In the effort to realize high-speed and performance data processing systems, there has been, based on electronic device innovation and specifically on submicron technology, a surge in the development of microstructure devices that take advantage of the high speed property of electrons in GaAs. A number of transistor types have been built. The most commercially successful of these devices is the MESFET--both the depletion mode (or D-MESFET) and enhancement mode (or E-MESFET) types. Under the gate of a D-MESFET is a normally-on region depleted of electrons which allows current to pass between the source and drain of the transistor. This region is doped to be n-type. When a negative voltage is applied, the width of the depletion region increases, the channel width through which the current flows decreases and the current flow is eventually pinched off. In an E-MESFET, the region under the gate is doped so that the channel is normally pinched off. Thus, small positive gate bias voltage must be applied for current to flow between the source and drain.

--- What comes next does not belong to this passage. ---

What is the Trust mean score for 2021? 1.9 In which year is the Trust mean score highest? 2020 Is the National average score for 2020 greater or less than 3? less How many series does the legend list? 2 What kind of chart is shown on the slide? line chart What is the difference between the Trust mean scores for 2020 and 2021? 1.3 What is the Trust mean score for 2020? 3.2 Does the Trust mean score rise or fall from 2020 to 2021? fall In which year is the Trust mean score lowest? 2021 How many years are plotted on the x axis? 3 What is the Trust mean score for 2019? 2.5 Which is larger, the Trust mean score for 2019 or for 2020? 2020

To meet the demands of higher speed and integration density, the MESFET needs continual improvement. Potential improvements include shortening of the gate length, reducing the series resistance between the source and gate, decreasing the parasitic capacitances, especially the gate-source and gate-drain overlap capacitances, rendering the source/drain junction depths small and providing contact metallurgy which has a low resistivity and high thermal stability and compatible with shallow junctions.
In this connection, the publication by K. Ueno et al entitled "High Transconductance GaAs MESFET with Reduced Short Channel Effect Characteristics" IEDM 85, pages 82-85 (1985) describes a GaAs MESFET, wherein the gate formed by etching a WSi.sub.x film. This publication discloses reducing short channel effect by employing a highly doped channel layer grown by molecular beam epitaxy and minimizing parasitic capacitance by utilizing oxide sidewall spacers between the gate and source/drain. Ueno et al uses a hot gate process in which the gate is formed first, followed by the formation of the source/drain. The basic disadvantage of the hot gate process is that the gate metal (WSi.sub.x) has a high resistivity which is not desirable for interconnection purposes. Also, the hot gate process does not permit threshold voltage trimming late in the device fabrication.

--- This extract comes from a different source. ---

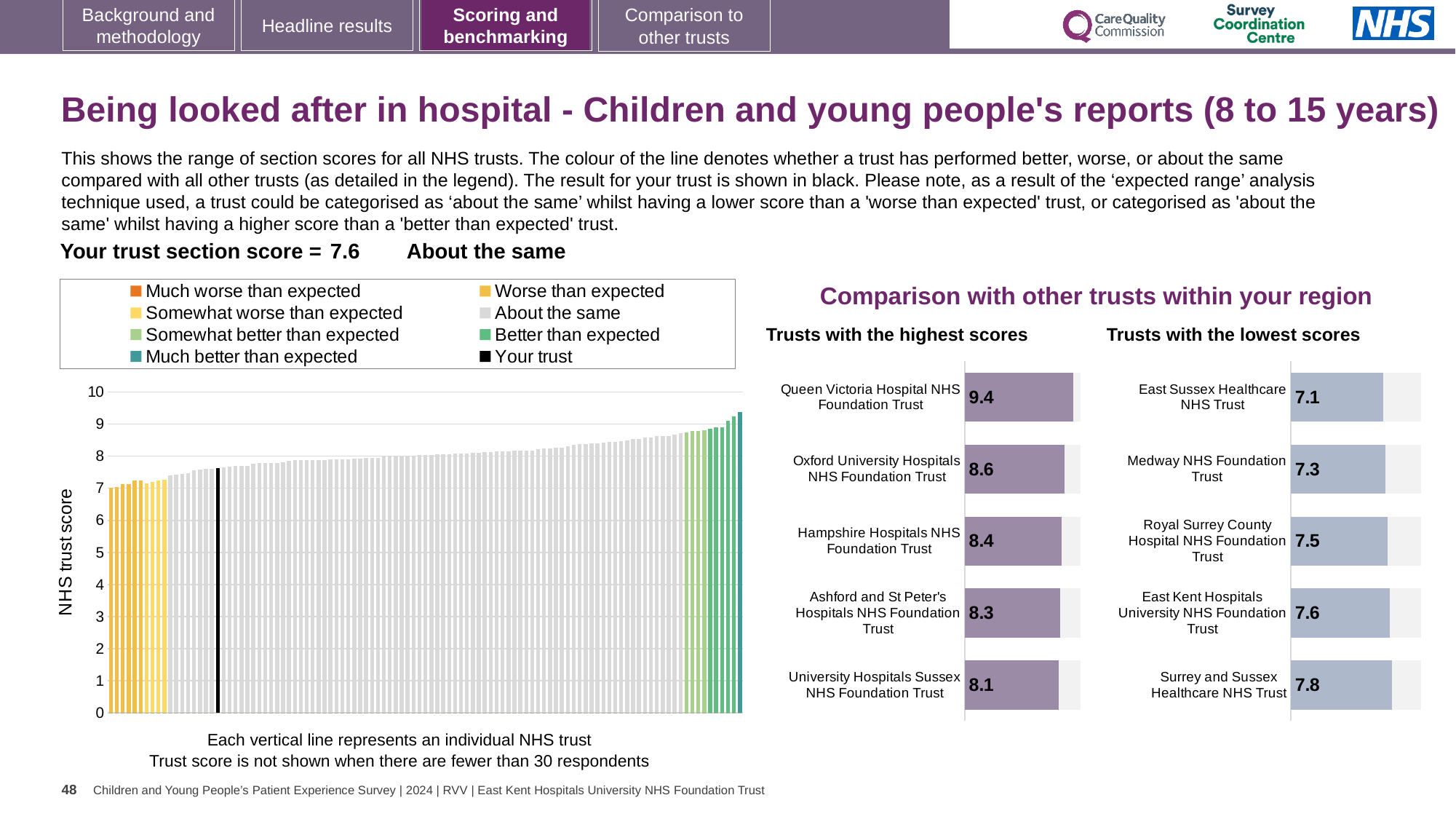
In the 'Trusts with the highest scores' chart, what is the difference between the scores of Queen Victoria Hospital NHS Foundation Trust and Oxford University Hospitals NHS Foundation Trust? 0.8 How many entries does the legend of the main 'NHS trust score' chart list? 8 In the 'Trusts with the highest scores' chart, which trust has the lowest score shown? University Hospitals Sussex NHS Foundation Trust In the main 'NHS trust score' chart on the left, is the value of the highest bar greater or less than 9? greater In the 'Trusts with the lowest scores' chart, which trust has the lowest score? East Sussex Healthcare NHS Trust How many trusts are shown in the 'Trusts with the lowest scores' chart? 5 In the 'Trusts with the highest scores' chart, what is the score for Queen Victoria Hospital NHS Foundation Trust? 9.4 In the main 'NHS trust score' chart on the left, what is the section score for your trust (the black line)? 7.6 In the 'Trusts with the highest scores' chart, what is the score for Hampshire Hospitals NHS Foundation Trust? 8.4 In the 'Trusts with the lowest scores' chart, what is the score for Medway NHS Foundation Trust? 7.3 In the 'Trusts with the lowest scores' chart, which has the higher score: Royal Surrey County Hospital NHS Foundation Trust or Surrey and Sussex Healthcare NHS Trust? Surrey and Sussex Healthcare NHS Trust In the main 'NHS trust score' chart on the left, do the values rise or fall from left to right? rise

The publication by K. Osaiune et al entitled "Above 10 GHz Frequency Dividers with GaAs Advanced Saint and Air-bridge Technology", Electronics Letters, Vol. 22, page 69 (1986) discloses a flat-gate MESFET having a reduced gate overlap parasitic capacitance. The gate is formed from a dual layer of Mo and Au. After forming the gate by ion-milling planarization process, source/drain ohmic contacts are formed by AuGe/Ni deposition and sintering. The basic shortcoming of this disclosure is that it is unsuitable for forming submicron sized MESFET owing to significant (as much as 0.5 micron) lateral migration at high temperature of the gold in the AuGe/Ni metallurgy used for source/drain contacts causing electrical shorting. Also, the vertical transport of the gold precludes use of this process for forming shallow junction devices. Importantly, this process is limited to fabrication of a MESFET having a gate width dictated by resolution limit of lithography.
The invention overcomes these and other problems of the prior art by means of a novel MESFET structure and a novel cold gate process for its fabrication.